Mr Sarwar raised the issue at First Minister’s Questions, and called on Ms Sturgeon to take action.

He said: “I have had information shared with me which shows that senior managers have been repeatedly alerted to the fact that a previous review failed to include cases of infection related to the water supply in 2017.

“Central to this whistleblowing evidence is that there were 26 infections at the children’s cancer ward, and in one case a child died as a result.

“To this day, the parents have never been told. This isn’t just a scandal, it is a heart-breaking human tragedy.

“First Minister…you aren’t being told the truth. I implore you, for the sake of the staff who were put in this unforgivable situation, for the sake of all the patients who use this hospital, for the sake of public trust in our institutions, but most of all for the sake of those parents – particularly of the child that has lost their life – will you please personally intervene to seek answers, to get justice for the families and to take the necessary actions so this never happens again.”

Ms Sturgeon said: “Patient safety is paramount and that’s exactly why the Health Secretary [Jeane Freeman] commissioned the independent review into the design, build, commissioning and maintenance of the QEUH and it’s also why, on September 18, a public inquiry into the issues at the hospital and the Sick Kids Hospital in Edinburgh was announced.

“We are determined to address the concerns of patients and families and the Health Secretary is committed to returning to Parliament to set out the full details of the public inquiry as soon as possible.”

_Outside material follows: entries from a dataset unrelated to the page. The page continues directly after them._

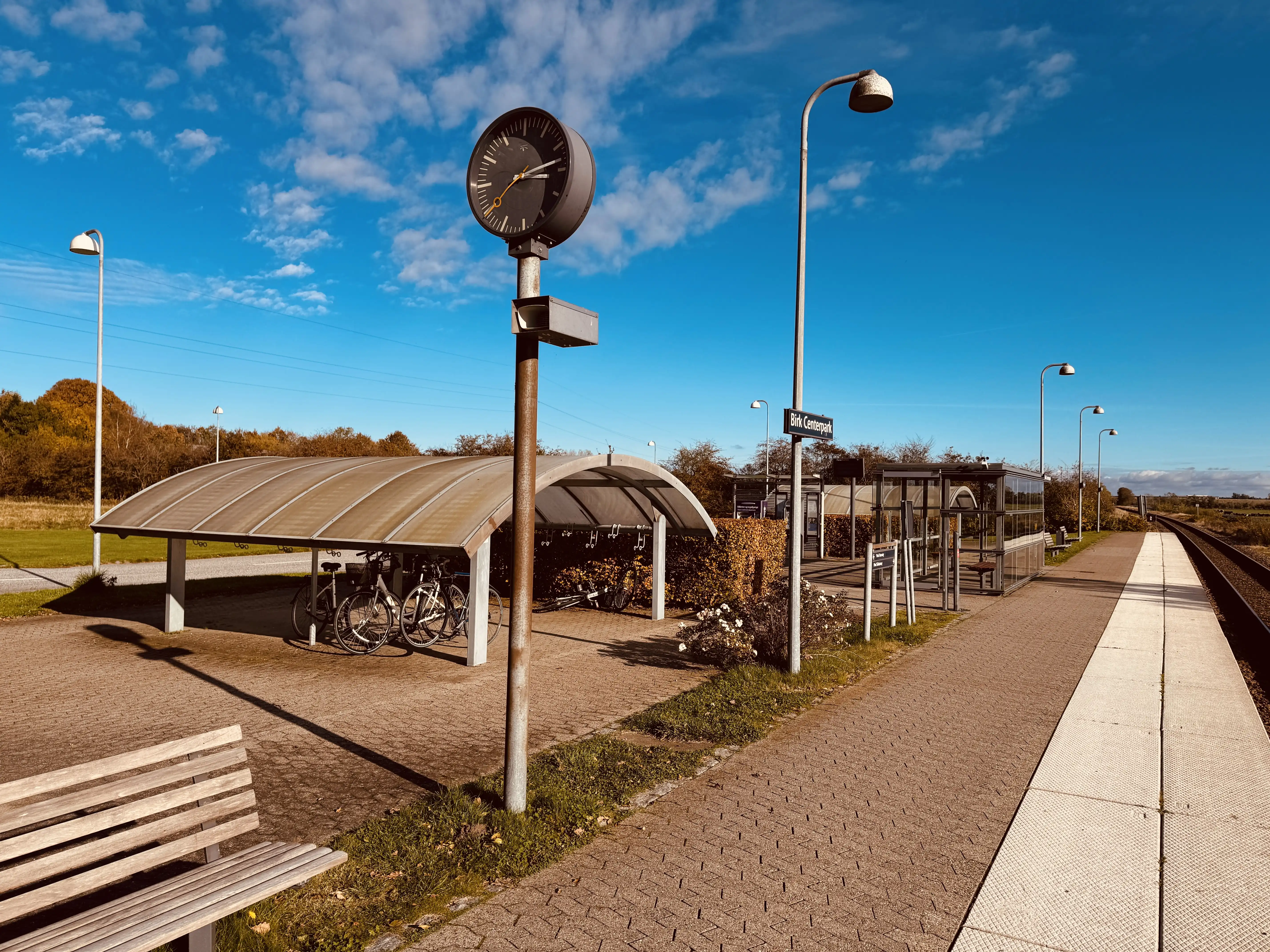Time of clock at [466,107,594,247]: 3:12
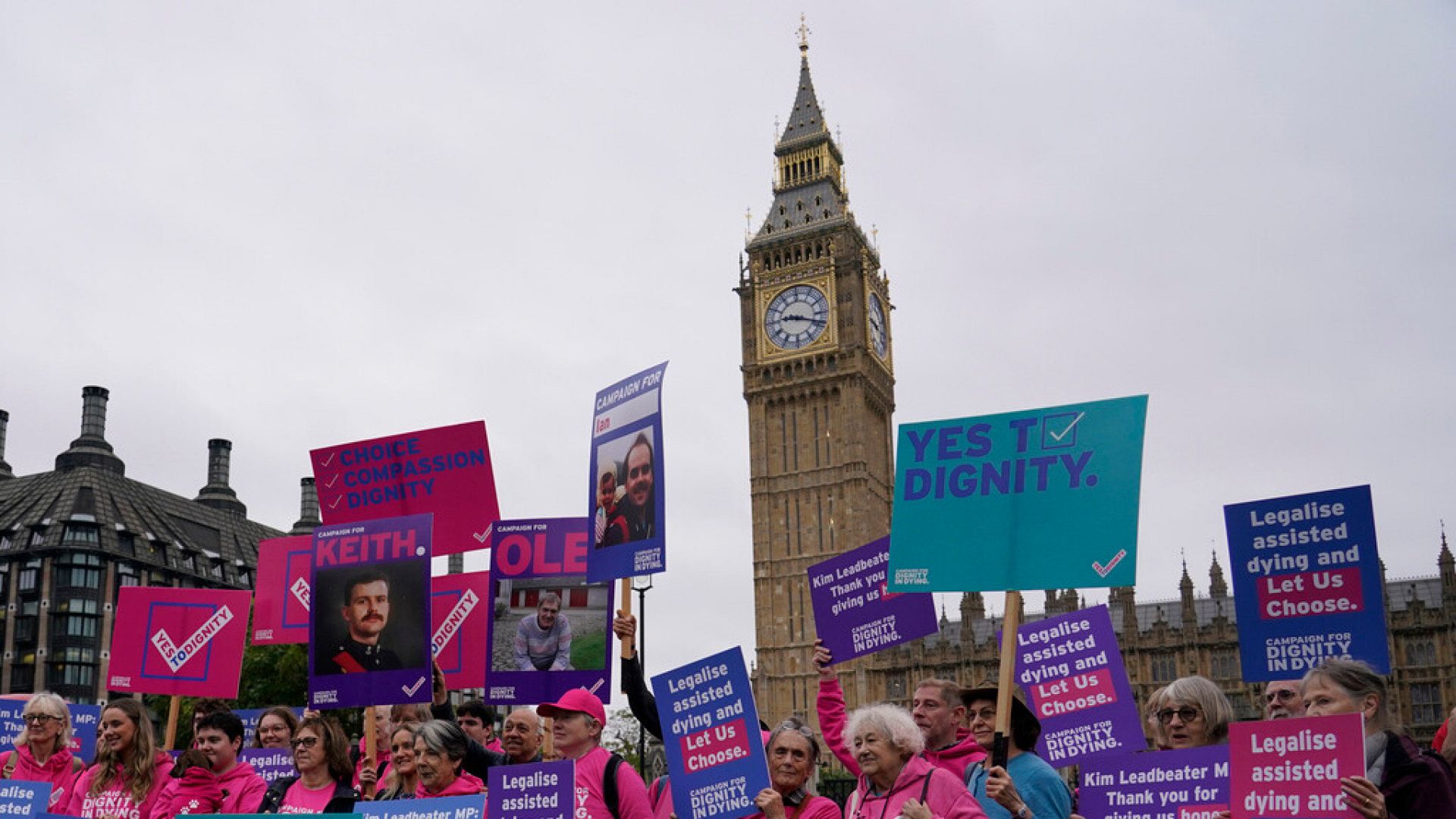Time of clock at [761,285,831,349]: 9:18
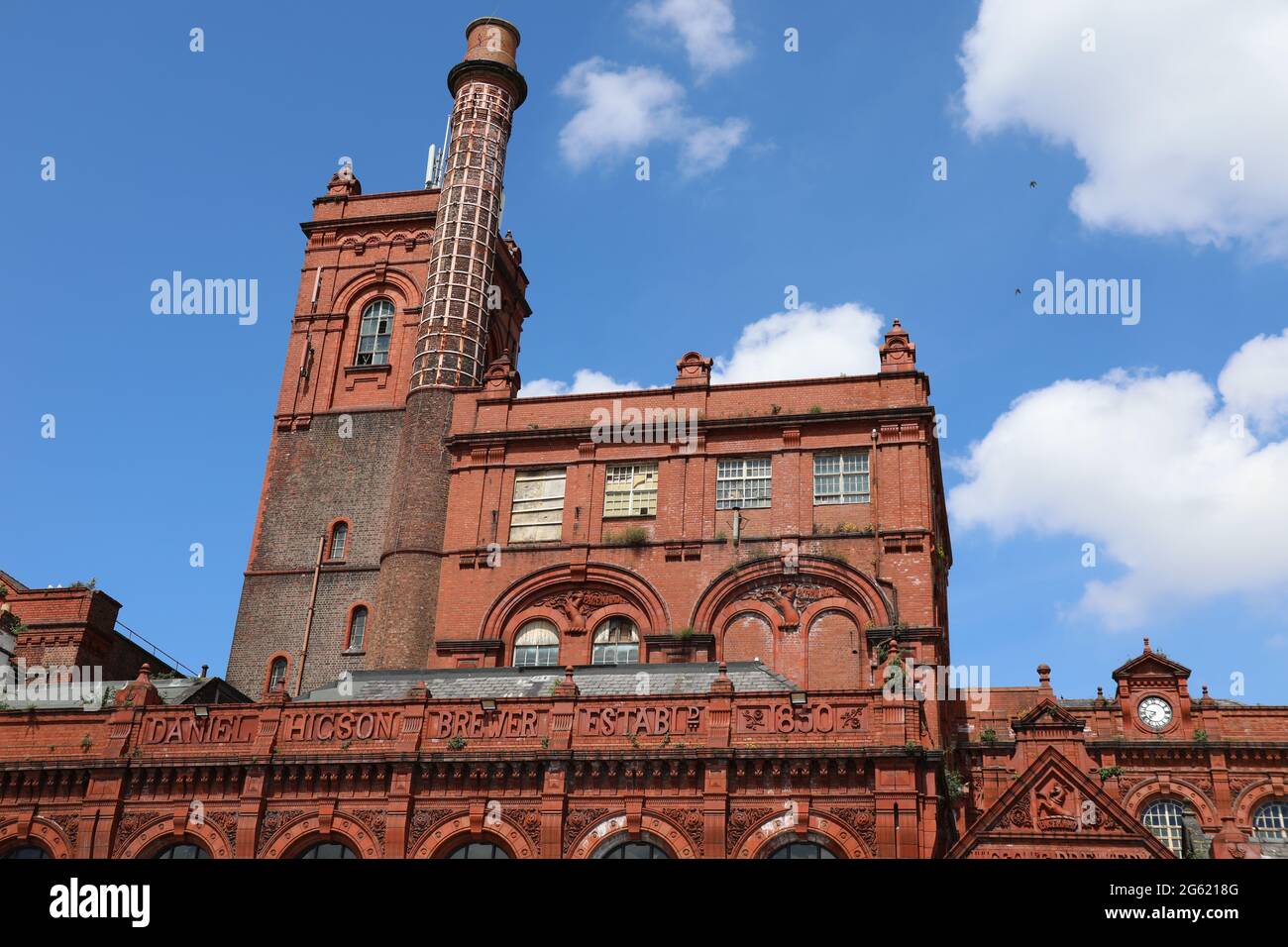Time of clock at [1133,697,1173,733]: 7:47
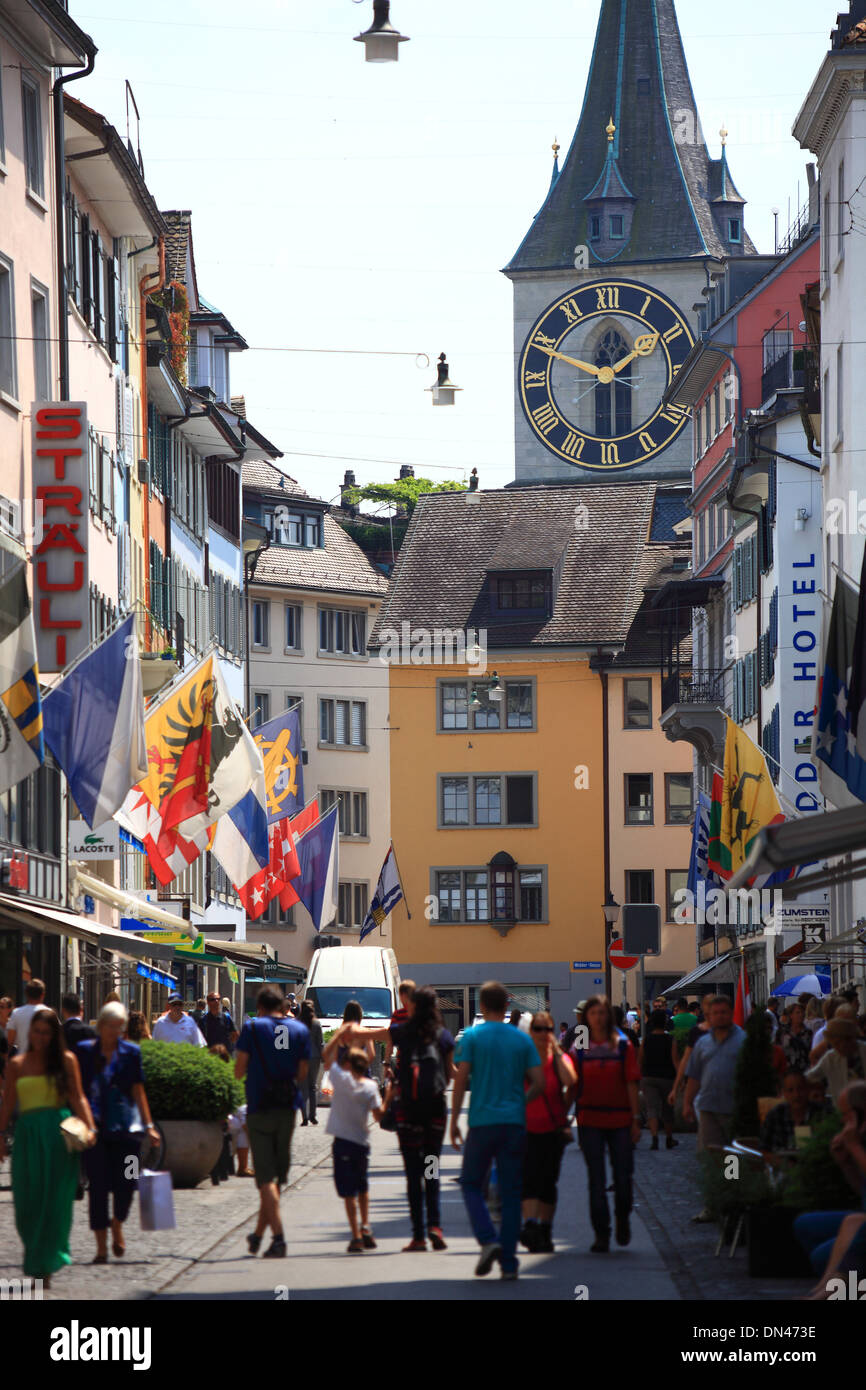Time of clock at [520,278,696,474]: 1:49
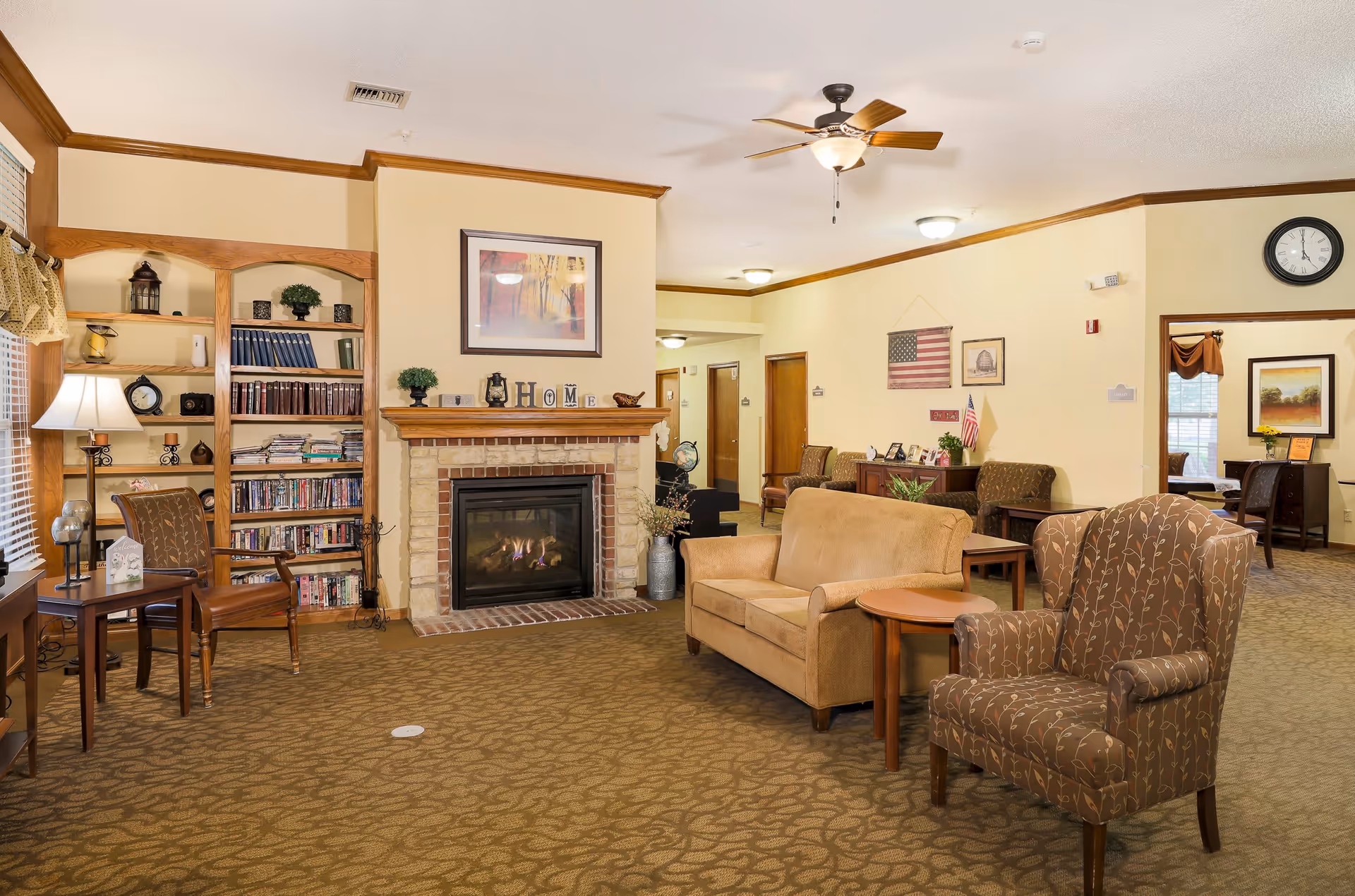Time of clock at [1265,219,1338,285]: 5:00
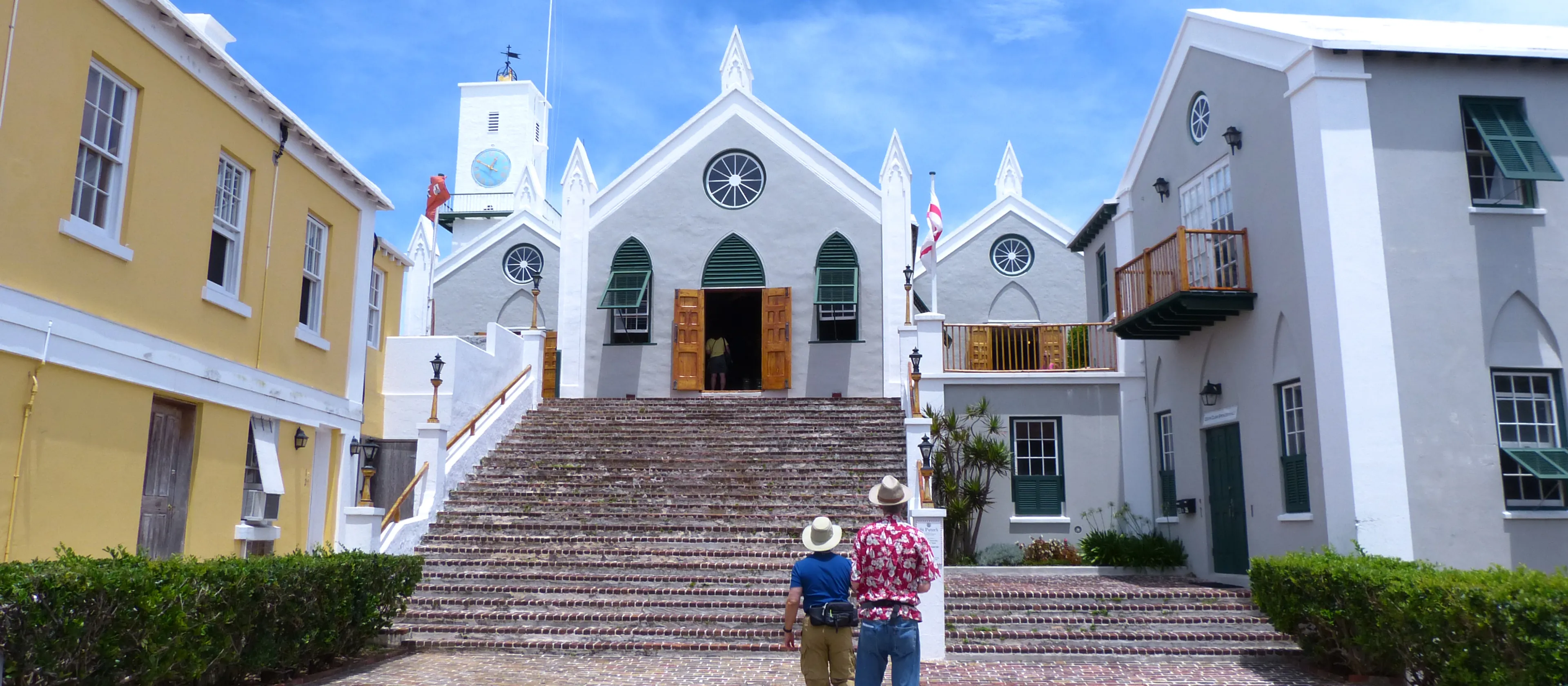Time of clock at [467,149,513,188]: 12:49
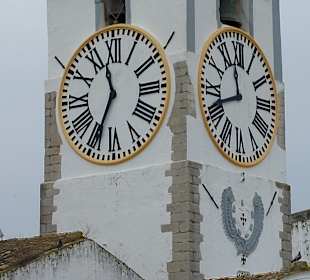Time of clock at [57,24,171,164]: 11:34
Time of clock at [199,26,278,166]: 11:41
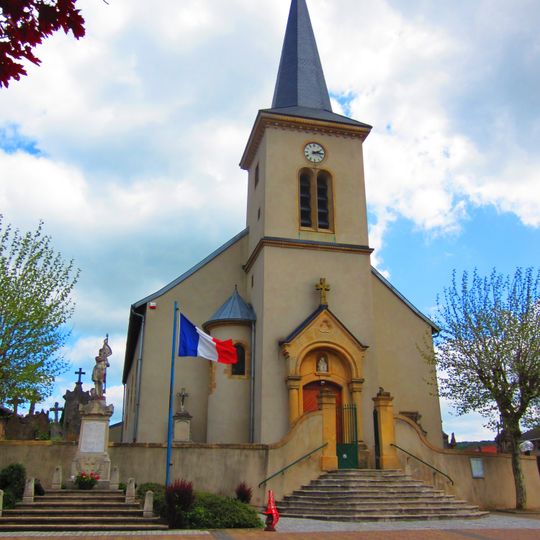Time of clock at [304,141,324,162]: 2:15
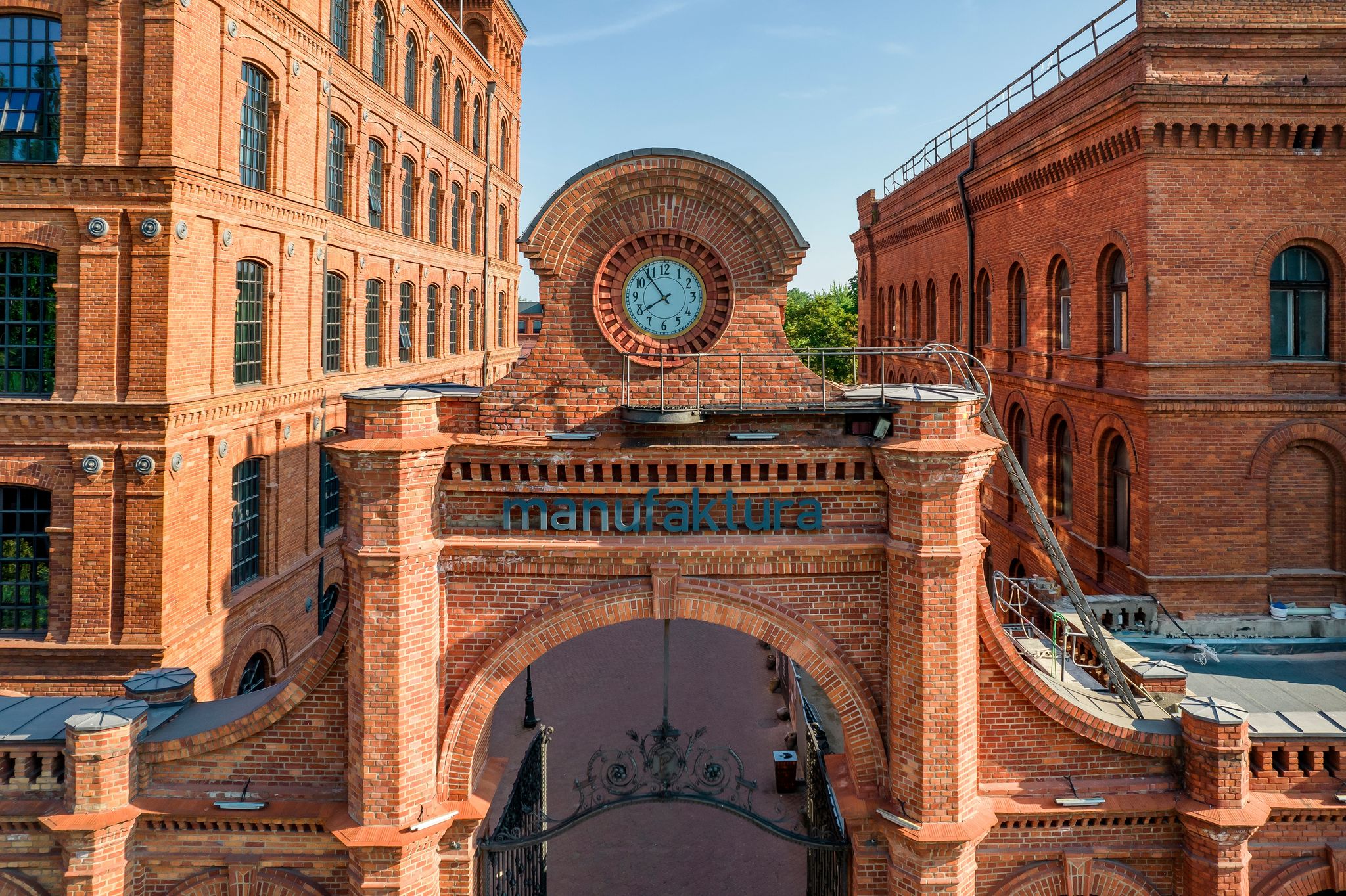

An NHSGGC spokesman said: “We rigorously review all cases of infection to ensure that our patients are appropriately cared for.

“We also completed an additional clinical review of the cases from 2017 in July 2019.

“This was carried out by senior clinical staff and it was concluded that no further action was required.

“Further to this, we have been working closely with external advisers Health Protection Scotland, assisted by Strathclyde University, on a review of cases of infection over a period from January 2015 to September 2019 and this report is due imminently.

“It is important to make clear that the water supply to the Royal Hospital for Children and Queen Elizabeth University Hospital is safe to use.”